Well guess what, modern Democrats get lots of clout for shitting on either of those figures, *especially* Bill Clinton. So modern Democrats can't have it both ways. They can't go, "well James Carville is a VERY BAD MAN" and "Everything nowadays is Bill Clinton's fault" because part of the Democratic way is throwing the baby out with the bathwater and salting the earth. For clout. So in essence Democrats have to start over. And a lot of the firebrand figures Dems like what tell them the pretty words with actual populism seem to keep getting stomped out when they go for anything higher than a House seat (thinking of Beto O'Rourke for example)

And sure I'm fine with entertaining "well it's not racism and all that explaining the victories" except that...well, I look at the blood libel visited upon innocent Haitian-Americans in Springfield, Ohio. I look at openly, *flagrantly* racist and otherwise bigoted rhetoric from President Klan Robe's campaigns. In fact this was a feature of the first maladministration ticket, but people wanted to talk about Hillary Clinton's speeches and superdelegates (all that juiced by Russia).

==*==

**Exercise task**
Pick up the opinion piece above on Democrats and racist campaign rhetoric, continuing it after its last sentence in the same voice.

Extracted data entries:
==*==

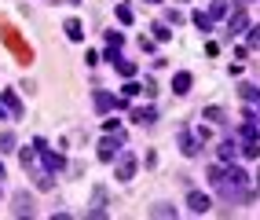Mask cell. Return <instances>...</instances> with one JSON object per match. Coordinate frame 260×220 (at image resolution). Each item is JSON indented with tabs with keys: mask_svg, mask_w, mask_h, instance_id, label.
Returning a JSON list of instances; mask_svg holds the SVG:
<instances>
[{
	"mask_svg": "<svg viewBox=\"0 0 260 220\" xmlns=\"http://www.w3.org/2000/svg\"><path fill=\"white\" fill-rule=\"evenodd\" d=\"M121 147H128V136H125V132H103V140H99V147H95V158H99L103 165H110V162L121 154Z\"/></svg>",
	"mask_w": 260,
	"mask_h": 220,
	"instance_id": "1",
	"label": "cell"
},
{
	"mask_svg": "<svg viewBox=\"0 0 260 220\" xmlns=\"http://www.w3.org/2000/svg\"><path fill=\"white\" fill-rule=\"evenodd\" d=\"M205 176H209V183H213V191L223 198V202H242V191L235 187V183L228 180V173H223V162L220 165H213L209 169V173H205Z\"/></svg>",
	"mask_w": 260,
	"mask_h": 220,
	"instance_id": "2",
	"label": "cell"
},
{
	"mask_svg": "<svg viewBox=\"0 0 260 220\" xmlns=\"http://www.w3.org/2000/svg\"><path fill=\"white\" fill-rule=\"evenodd\" d=\"M33 150H37V158H41V169H44V173H62V169H66V158L59 154V150H51L44 136L33 140Z\"/></svg>",
	"mask_w": 260,
	"mask_h": 220,
	"instance_id": "3",
	"label": "cell"
},
{
	"mask_svg": "<svg viewBox=\"0 0 260 220\" xmlns=\"http://www.w3.org/2000/svg\"><path fill=\"white\" fill-rule=\"evenodd\" d=\"M110 165H114V173H117L121 183L136 180V173H140V158H136V150H128V147H121V154H117Z\"/></svg>",
	"mask_w": 260,
	"mask_h": 220,
	"instance_id": "4",
	"label": "cell"
},
{
	"mask_svg": "<svg viewBox=\"0 0 260 220\" xmlns=\"http://www.w3.org/2000/svg\"><path fill=\"white\" fill-rule=\"evenodd\" d=\"M256 143H260V136H256V121H242V132H238V154L242 158H256Z\"/></svg>",
	"mask_w": 260,
	"mask_h": 220,
	"instance_id": "5",
	"label": "cell"
},
{
	"mask_svg": "<svg viewBox=\"0 0 260 220\" xmlns=\"http://www.w3.org/2000/svg\"><path fill=\"white\" fill-rule=\"evenodd\" d=\"M176 143H180V154H183V158H198V154H202V136L194 132V125H187V129H180V136H176Z\"/></svg>",
	"mask_w": 260,
	"mask_h": 220,
	"instance_id": "6",
	"label": "cell"
},
{
	"mask_svg": "<svg viewBox=\"0 0 260 220\" xmlns=\"http://www.w3.org/2000/svg\"><path fill=\"white\" fill-rule=\"evenodd\" d=\"M92 103H95V110H99V114H110V110H125L128 99L110 96V92H95V96H92Z\"/></svg>",
	"mask_w": 260,
	"mask_h": 220,
	"instance_id": "7",
	"label": "cell"
},
{
	"mask_svg": "<svg viewBox=\"0 0 260 220\" xmlns=\"http://www.w3.org/2000/svg\"><path fill=\"white\" fill-rule=\"evenodd\" d=\"M228 19H231V22H228V29H223V41H231V37H238V33H242V29L249 26V19H246V11H235V15H228Z\"/></svg>",
	"mask_w": 260,
	"mask_h": 220,
	"instance_id": "8",
	"label": "cell"
},
{
	"mask_svg": "<svg viewBox=\"0 0 260 220\" xmlns=\"http://www.w3.org/2000/svg\"><path fill=\"white\" fill-rule=\"evenodd\" d=\"M0 103L8 107V114H11V117H22V114H26V110H22V99L15 96L11 88H4V92H0Z\"/></svg>",
	"mask_w": 260,
	"mask_h": 220,
	"instance_id": "9",
	"label": "cell"
},
{
	"mask_svg": "<svg viewBox=\"0 0 260 220\" xmlns=\"http://www.w3.org/2000/svg\"><path fill=\"white\" fill-rule=\"evenodd\" d=\"M190 88H194V74H190V70H180L176 77H172V92H176V96H187Z\"/></svg>",
	"mask_w": 260,
	"mask_h": 220,
	"instance_id": "10",
	"label": "cell"
},
{
	"mask_svg": "<svg viewBox=\"0 0 260 220\" xmlns=\"http://www.w3.org/2000/svg\"><path fill=\"white\" fill-rule=\"evenodd\" d=\"M11 202H15V206H11L15 216H33V213H37V209H33V198H29L26 191H22V195H15Z\"/></svg>",
	"mask_w": 260,
	"mask_h": 220,
	"instance_id": "11",
	"label": "cell"
},
{
	"mask_svg": "<svg viewBox=\"0 0 260 220\" xmlns=\"http://www.w3.org/2000/svg\"><path fill=\"white\" fill-rule=\"evenodd\" d=\"M107 191H103V187H95L92 191V209H88V216H107Z\"/></svg>",
	"mask_w": 260,
	"mask_h": 220,
	"instance_id": "12",
	"label": "cell"
},
{
	"mask_svg": "<svg viewBox=\"0 0 260 220\" xmlns=\"http://www.w3.org/2000/svg\"><path fill=\"white\" fill-rule=\"evenodd\" d=\"M187 209H190V213H209V195L190 191V195H187Z\"/></svg>",
	"mask_w": 260,
	"mask_h": 220,
	"instance_id": "13",
	"label": "cell"
},
{
	"mask_svg": "<svg viewBox=\"0 0 260 220\" xmlns=\"http://www.w3.org/2000/svg\"><path fill=\"white\" fill-rule=\"evenodd\" d=\"M132 121L136 125H154V121H158V107H136L132 110Z\"/></svg>",
	"mask_w": 260,
	"mask_h": 220,
	"instance_id": "14",
	"label": "cell"
},
{
	"mask_svg": "<svg viewBox=\"0 0 260 220\" xmlns=\"http://www.w3.org/2000/svg\"><path fill=\"white\" fill-rule=\"evenodd\" d=\"M238 96H242V103H246V107H256V99H260V88H256L253 81H242V84H238Z\"/></svg>",
	"mask_w": 260,
	"mask_h": 220,
	"instance_id": "15",
	"label": "cell"
},
{
	"mask_svg": "<svg viewBox=\"0 0 260 220\" xmlns=\"http://www.w3.org/2000/svg\"><path fill=\"white\" fill-rule=\"evenodd\" d=\"M205 15H209L213 22H220V19H228V15H231V4H228V0H213V4H209V11H205Z\"/></svg>",
	"mask_w": 260,
	"mask_h": 220,
	"instance_id": "16",
	"label": "cell"
},
{
	"mask_svg": "<svg viewBox=\"0 0 260 220\" xmlns=\"http://www.w3.org/2000/svg\"><path fill=\"white\" fill-rule=\"evenodd\" d=\"M190 22L198 26V33H213V26H216V22H213L205 11H190Z\"/></svg>",
	"mask_w": 260,
	"mask_h": 220,
	"instance_id": "17",
	"label": "cell"
},
{
	"mask_svg": "<svg viewBox=\"0 0 260 220\" xmlns=\"http://www.w3.org/2000/svg\"><path fill=\"white\" fill-rule=\"evenodd\" d=\"M202 117H205L209 125H223V121H228V110H223V107H205Z\"/></svg>",
	"mask_w": 260,
	"mask_h": 220,
	"instance_id": "18",
	"label": "cell"
},
{
	"mask_svg": "<svg viewBox=\"0 0 260 220\" xmlns=\"http://www.w3.org/2000/svg\"><path fill=\"white\" fill-rule=\"evenodd\" d=\"M216 158L228 165V162H235V140H220L216 143Z\"/></svg>",
	"mask_w": 260,
	"mask_h": 220,
	"instance_id": "19",
	"label": "cell"
},
{
	"mask_svg": "<svg viewBox=\"0 0 260 220\" xmlns=\"http://www.w3.org/2000/svg\"><path fill=\"white\" fill-rule=\"evenodd\" d=\"M62 29H66V37H70V41H84V26H81V19H66Z\"/></svg>",
	"mask_w": 260,
	"mask_h": 220,
	"instance_id": "20",
	"label": "cell"
},
{
	"mask_svg": "<svg viewBox=\"0 0 260 220\" xmlns=\"http://www.w3.org/2000/svg\"><path fill=\"white\" fill-rule=\"evenodd\" d=\"M140 92H143V84L136 81V77H125V84H121V99H136Z\"/></svg>",
	"mask_w": 260,
	"mask_h": 220,
	"instance_id": "21",
	"label": "cell"
},
{
	"mask_svg": "<svg viewBox=\"0 0 260 220\" xmlns=\"http://www.w3.org/2000/svg\"><path fill=\"white\" fill-rule=\"evenodd\" d=\"M114 15H117V22H121V26H132V22H136V11H132L128 4H117Z\"/></svg>",
	"mask_w": 260,
	"mask_h": 220,
	"instance_id": "22",
	"label": "cell"
},
{
	"mask_svg": "<svg viewBox=\"0 0 260 220\" xmlns=\"http://www.w3.org/2000/svg\"><path fill=\"white\" fill-rule=\"evenodd\" d=\"M114 70H117L121 77H136V62H132V59H125V55H121V59L114 62Z\"/></svg>",
	"mask_w": 260,
	"mask_h": 220,
	"instance_id": "23",
	"label": "cell"
},
{
	"mask_svg": "<svg viewBox=\"0 0 260 220\" xmlns=\"http://www.w3.org/2000/svg\"><path fill=\"white\" fill-rule=\"evenodd\" d=\"M103 44H107V48H121V44H125V37H121L117 29H103Z\"/></svg>",
	"mask_w": 260,
	"mask_h": 220,
	"instance_id": "24",
	"label": "cell"
},
{
	"mask_svg": "<svg viewBox=\"0 0 260 220\" xmlns=\"http://www.w3.org/2000/svg\"><path fill=\"white\" fill-rule=\"evenodd\" d=\"M33 183H37L41 191H51V187H55V173H44V169H41V173H37V180H33Z\"/></svg>",
	"mask_w": 260,
	"mask_h": 220,
	"instance_id": "25",
	"label": "cell"
},
{
	"mask_svg": "<svg viewBox=\"0 0 260 220\" xmlns=\"http://www.w3.org/2000/svg\"><path fill=\"white\" fill-rule=\"evenodd\" d=\"M19 147V140H15V132H0V154H8V150Z\"/></svg>",
	"mask_w": 260,
	"mask_h": 220,
	"instance_id": "26",
	"label": "cell"
},
{
	"mask_svg": "<svg viewBox=\"0 0 260 220\" xmlns=\"http://www.w3.org/2000/svg\"><path fill=\"white\" fill-rule=\"evenodd\" d=\"M154 41H161V44H169V41H172V29H169L165 22H154Z\"/></svg>",
	"mask_w": 260,
	"mask_h": 220,
	"instance_id": "27",
	"label": "cell"
},
{
	"mask_svg": "<svg viewBox=\"0 0 260 220\" xmlns=\"http://www.w3.org/2000/svg\"><path fill=\"white\" fill-rule=\"evenodd\" d=\"M15 150H19V162H22V165H33V162H37V150H33V147H15Z\"/></svg>",
	"mask_w": 260,
	"mask_h": 220,
	"instance_id": "28",
	"label": "cell"
},
{
	"mask_svg": "<svg viewBox=\"0 0 260 220\" xmlns=\"http://www.w3.org/2000/svg\"><path fill=\"white\" fill-rule=\"evenodd\" d=\"M260 44V26H246V48H256Z\"/></svg>",
	"mask_w": 260,
	"mask_h": 220,
	"instance_id": "29",
	"label": "cell"
},
{
	"mask_svg": "<svg viewBox=\"0 0 260 220\" xmlns=\"http://www.w3.org/2000/svg\"><path fill=\"white\" fill-rule=\"evenodd\" d=\"M99 59H107V62L114 66V62L121 59V48H107V44H103V55H99Z\"/></svg>",
	"mask_w": 260,
	"mask_h": 220,
	"instance_id": "30",
	"label": "cell"
},
{
	"mask_svg": "<svg viewBox=\"0 0 260 220\" xmlns=\"http://www.w3.org/2000/svg\"><path fill=\"white\" fill-rule=\"evenodd\" d=\"M180 22H183V15H180L176 8H169V11H165V26H180Z\"/></svg>",
	"mask_w": 260,
	"mask_h": 220,
	"instance_id": "31",
	"label": "cell"
},
{
	"mask_svg": "<svg viewBox=\"0 0 260 220\" xmlns=\"http://www.w3.org/2000/svg\"><path fill=\"white\" fill-rule=\"evenodd\" d=\"M150 216H176V209H172V206H165V202H161V206H154V209H150Z\"/></svg>",
	"mask_w": 260,
	"mask_h": 220,
	"instance_id": "32",
	"label": "cell"
},
{
	"mask_svg": "<svg viewBox=\"0 0 260 220\" xmlns=\"http://www.w3.org/2000/svg\"><path fill=\"white\" fill-rule=\"evenodd\" d=\"M143 96H158V84H154V77H143Z\"/></svg>",
	"mask_w": 260,
	"mask_h": 220,
	"instance_id": "33",
	"label": "cell"
},
{
	"mask_svg": "<svg viewBox=\"0 0 260 220\" xmlns=\"http://www.w3.org/2000/svg\"><path fill=\"white\" fill-rule=\"evenodd\" d=\"M103 132H121V125H117V117H103Z\"/></svg>",
	"mask_w": 260,
	"mask_h": 220,
	"instance_id": "34",
	"label": "cell"
},
{
	"mask_svg": "<svg viewBox=\"0 0 260 220\" xmlns=\"http://www.w3.org/2000/svg\"><path fill=\"white\" fill-rule=\"evenodd\" d=\"M0 121H11V114H8V107L0 103Z\"/></svg>",
	"mask_w": 260,
	"mask_h": 220,
	"instance_id": "35",
	"label": "cell"
},
{
	"mask_svg": "<svg viewBox=\"0 0 260 220\" xmlns=\"http://www.w3.org/2000/svg\"><path fill=\"white\" fill-rule=\"evenodd\" d=\"M0 180H4V162H0Z\"/></svg>",
	"mask_w": 260,
	"mask_h": 220,
	"instance_id": "36",
	"label": "cell"
},
{
	"mask_svg": "<svg viewBox=\"0 0 260 220\" xmlns=\"http://www.w3.org/2000/svg\"><path fill=\"white\" fill-rule=\"evenodd\" d=\"M66 4H81V0H66Z\"/></svg>",
	"mask_w": 260,
	"mask_h": 220,
	"instance_id": "37",
	"label": "cell"
},
{
	"mask_svg": "<svg viewBox=\"0 0 260 220\" xmlns=\"http://www.w3.org/2000/svg\"><path fill=\"white\" fill-rule=\"evenodd\" d=\"M147 4H161V0H147Z\"/></svg>",
	"mask_w": 260,
	"mask_h": 220,
	"instance_id": "38",
	"label": "cell"
},
{
	"mask_svg": "<svg viewBox=\"0 0 260 220\" xmlns=\"http://www.w3.org/2000/svg\"><path fill=\"white\" fill-rule=\"evenodd\" d=\"M48 4H55V0H48Z\"/></svg>",
	"mask_w": 260,
	"mask_h": 220,
	"instance_id": "39",
	"label": "cell"
},
{
	"mask_svg": "<svg viewBox=\"0 0 260 220\" xmlns=\"http://www.w3.org/2000/svg\"><path fill=\"white\" fill-rule=\"evenodd\" d=\"M183 4H187V0H183Z\"/></svg>",
	"mask_w": 260,
	"mask_h": 220,
	"instance_id": "40",
	"label": "cell"
}]
</instances>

==*==

**Exercise output**
But here's my thing about the "well the voters can't be racist because they once voted for Clinton and Obama."

Ashli Babbitt reportedly voted for Barack Obama.

The pricktator himself was a Democrat long ago (now in this I am certain this is for social reasons because he wanted to fit in among the cool people in showbiz who tend to be Democrats).

People change. People can lose the plot. And a lot of people are also dismissing the effects of a fully powered up rightwing media human centipede that has the power to propagandize. It is one of the tools that makes the already dangerous effects of sadopopulism even more dangerous and intractable.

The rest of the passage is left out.